# [YOUR GOAL]
Identify every line in the entries below that contains the string "instances" and copy each of those lines. Treat uppercase and lowercase as different.

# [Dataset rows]
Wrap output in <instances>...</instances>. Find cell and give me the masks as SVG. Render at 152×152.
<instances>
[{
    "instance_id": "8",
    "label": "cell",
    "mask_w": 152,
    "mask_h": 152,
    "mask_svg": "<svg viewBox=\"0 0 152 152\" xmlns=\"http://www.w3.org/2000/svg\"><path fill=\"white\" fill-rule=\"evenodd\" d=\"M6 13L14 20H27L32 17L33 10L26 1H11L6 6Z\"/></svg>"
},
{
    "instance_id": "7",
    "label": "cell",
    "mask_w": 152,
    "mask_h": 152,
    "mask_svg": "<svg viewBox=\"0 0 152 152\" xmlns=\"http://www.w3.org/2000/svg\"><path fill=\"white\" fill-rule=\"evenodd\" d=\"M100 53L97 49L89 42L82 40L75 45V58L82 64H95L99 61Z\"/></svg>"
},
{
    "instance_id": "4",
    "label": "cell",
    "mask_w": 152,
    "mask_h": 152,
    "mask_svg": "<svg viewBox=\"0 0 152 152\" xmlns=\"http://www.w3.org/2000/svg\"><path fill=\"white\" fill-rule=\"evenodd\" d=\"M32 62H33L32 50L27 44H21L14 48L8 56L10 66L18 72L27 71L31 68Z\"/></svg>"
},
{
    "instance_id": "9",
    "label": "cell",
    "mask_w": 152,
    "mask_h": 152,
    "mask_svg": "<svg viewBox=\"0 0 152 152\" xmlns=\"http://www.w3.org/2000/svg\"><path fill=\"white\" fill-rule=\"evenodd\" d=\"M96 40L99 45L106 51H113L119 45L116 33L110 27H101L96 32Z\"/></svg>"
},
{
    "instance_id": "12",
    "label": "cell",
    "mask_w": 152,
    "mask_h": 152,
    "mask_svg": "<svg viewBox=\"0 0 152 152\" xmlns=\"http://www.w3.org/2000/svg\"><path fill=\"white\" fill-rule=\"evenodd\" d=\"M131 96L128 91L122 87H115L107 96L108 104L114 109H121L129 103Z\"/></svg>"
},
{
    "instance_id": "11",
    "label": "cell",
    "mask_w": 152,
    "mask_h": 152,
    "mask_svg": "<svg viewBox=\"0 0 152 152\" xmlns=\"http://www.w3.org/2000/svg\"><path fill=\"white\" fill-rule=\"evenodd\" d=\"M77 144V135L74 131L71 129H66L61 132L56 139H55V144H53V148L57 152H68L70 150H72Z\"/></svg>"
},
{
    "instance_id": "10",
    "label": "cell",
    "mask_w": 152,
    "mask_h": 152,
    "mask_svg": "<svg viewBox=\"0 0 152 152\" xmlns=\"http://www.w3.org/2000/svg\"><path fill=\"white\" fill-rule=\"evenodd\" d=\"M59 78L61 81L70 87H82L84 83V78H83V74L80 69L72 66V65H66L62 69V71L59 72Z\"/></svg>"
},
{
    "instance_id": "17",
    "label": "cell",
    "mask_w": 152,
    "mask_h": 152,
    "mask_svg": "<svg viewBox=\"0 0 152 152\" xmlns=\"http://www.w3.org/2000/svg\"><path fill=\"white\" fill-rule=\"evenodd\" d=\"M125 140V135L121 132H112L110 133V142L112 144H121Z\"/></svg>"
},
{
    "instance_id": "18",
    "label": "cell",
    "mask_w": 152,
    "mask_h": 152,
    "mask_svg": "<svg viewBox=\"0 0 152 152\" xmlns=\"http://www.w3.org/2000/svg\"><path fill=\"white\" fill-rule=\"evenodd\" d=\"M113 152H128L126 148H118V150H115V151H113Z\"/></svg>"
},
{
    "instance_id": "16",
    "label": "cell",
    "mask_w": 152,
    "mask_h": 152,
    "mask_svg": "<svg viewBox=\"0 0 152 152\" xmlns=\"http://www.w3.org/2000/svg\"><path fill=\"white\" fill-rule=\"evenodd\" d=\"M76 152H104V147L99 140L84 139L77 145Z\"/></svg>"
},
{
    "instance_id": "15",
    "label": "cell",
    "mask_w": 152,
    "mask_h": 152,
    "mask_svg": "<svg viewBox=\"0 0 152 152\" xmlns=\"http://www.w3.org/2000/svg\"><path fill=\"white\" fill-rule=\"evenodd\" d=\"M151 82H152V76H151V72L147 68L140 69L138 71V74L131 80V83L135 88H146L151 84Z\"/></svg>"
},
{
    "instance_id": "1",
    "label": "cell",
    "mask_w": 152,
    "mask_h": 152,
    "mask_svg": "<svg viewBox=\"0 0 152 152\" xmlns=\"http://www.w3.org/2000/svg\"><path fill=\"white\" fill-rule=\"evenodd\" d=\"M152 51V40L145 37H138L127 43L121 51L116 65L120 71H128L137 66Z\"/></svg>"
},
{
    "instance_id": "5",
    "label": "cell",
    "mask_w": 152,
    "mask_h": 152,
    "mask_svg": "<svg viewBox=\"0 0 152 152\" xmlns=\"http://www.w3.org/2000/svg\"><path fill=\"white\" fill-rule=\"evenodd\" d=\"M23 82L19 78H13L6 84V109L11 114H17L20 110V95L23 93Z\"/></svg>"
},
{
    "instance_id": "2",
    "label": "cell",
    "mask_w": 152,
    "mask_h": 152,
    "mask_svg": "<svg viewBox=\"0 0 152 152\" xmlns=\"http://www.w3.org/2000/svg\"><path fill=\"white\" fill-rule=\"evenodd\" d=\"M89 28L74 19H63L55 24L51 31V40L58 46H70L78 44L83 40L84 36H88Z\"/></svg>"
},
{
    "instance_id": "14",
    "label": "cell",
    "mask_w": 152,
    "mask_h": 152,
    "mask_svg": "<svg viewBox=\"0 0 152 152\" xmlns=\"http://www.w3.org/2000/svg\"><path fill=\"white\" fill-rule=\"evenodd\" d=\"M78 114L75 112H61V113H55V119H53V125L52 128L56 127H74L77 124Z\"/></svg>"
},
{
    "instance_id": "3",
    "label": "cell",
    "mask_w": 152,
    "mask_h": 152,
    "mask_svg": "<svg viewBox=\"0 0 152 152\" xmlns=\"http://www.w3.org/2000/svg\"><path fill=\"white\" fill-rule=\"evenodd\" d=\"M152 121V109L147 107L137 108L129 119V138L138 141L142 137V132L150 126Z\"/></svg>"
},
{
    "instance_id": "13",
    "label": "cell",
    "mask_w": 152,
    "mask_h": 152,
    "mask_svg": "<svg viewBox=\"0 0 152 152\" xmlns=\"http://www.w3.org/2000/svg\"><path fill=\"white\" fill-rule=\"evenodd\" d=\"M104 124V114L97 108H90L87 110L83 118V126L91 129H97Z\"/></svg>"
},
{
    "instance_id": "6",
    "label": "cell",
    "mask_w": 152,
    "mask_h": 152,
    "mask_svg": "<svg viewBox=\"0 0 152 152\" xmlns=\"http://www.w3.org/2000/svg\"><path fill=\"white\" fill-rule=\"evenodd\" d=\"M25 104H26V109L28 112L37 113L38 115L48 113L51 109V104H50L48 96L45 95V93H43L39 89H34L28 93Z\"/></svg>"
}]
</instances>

# [OUTPUT BELOW]
Wrap output in <instances>...</instances>. Find cell and give me the masks as SVG. Render at 152×152.
<instances>
</instances>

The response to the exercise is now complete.